### What to work on
Each line of the material below is to be checked for "Cover"; the number of matching lines is the only output expected.

--- Given information ---

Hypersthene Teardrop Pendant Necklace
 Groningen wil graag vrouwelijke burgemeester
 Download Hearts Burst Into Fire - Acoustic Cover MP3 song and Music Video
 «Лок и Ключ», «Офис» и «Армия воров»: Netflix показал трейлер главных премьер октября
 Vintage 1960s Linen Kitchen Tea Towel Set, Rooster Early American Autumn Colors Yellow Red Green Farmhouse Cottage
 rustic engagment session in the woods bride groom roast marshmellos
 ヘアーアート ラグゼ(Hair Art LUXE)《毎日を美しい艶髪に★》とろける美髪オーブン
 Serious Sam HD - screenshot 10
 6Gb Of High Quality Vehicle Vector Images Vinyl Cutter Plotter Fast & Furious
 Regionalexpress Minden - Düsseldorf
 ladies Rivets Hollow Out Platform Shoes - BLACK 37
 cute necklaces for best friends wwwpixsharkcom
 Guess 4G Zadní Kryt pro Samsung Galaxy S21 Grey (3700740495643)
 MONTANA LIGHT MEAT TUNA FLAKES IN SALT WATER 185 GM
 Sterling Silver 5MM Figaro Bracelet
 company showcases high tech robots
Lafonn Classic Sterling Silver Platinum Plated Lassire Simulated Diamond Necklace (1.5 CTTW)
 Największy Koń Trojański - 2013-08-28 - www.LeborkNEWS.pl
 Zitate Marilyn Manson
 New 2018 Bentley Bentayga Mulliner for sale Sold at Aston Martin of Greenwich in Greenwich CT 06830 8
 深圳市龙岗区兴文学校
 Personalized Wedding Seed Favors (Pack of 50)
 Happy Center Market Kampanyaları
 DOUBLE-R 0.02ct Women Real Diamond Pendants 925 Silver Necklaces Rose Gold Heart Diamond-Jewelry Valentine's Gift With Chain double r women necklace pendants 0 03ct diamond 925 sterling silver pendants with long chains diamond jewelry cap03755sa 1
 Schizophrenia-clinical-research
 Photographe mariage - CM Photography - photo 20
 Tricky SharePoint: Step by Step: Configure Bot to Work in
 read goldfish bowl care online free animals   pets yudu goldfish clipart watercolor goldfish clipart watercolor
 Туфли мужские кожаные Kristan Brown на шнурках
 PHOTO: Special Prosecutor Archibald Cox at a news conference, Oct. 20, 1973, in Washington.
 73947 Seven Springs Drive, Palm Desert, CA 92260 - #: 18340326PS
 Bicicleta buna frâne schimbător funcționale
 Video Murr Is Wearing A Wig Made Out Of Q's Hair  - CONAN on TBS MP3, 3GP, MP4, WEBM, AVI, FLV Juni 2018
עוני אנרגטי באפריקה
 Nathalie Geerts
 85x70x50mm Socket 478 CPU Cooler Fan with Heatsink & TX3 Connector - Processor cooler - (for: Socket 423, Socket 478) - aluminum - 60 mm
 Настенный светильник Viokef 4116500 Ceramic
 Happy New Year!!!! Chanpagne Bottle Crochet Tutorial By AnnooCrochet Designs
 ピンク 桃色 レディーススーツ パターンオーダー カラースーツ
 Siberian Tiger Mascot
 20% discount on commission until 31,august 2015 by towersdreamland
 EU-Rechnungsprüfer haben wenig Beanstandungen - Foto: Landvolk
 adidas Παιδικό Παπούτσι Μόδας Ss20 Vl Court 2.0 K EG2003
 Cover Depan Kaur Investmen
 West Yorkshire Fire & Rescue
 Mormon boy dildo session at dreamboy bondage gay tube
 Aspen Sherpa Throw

---

### Reply to the exercise
2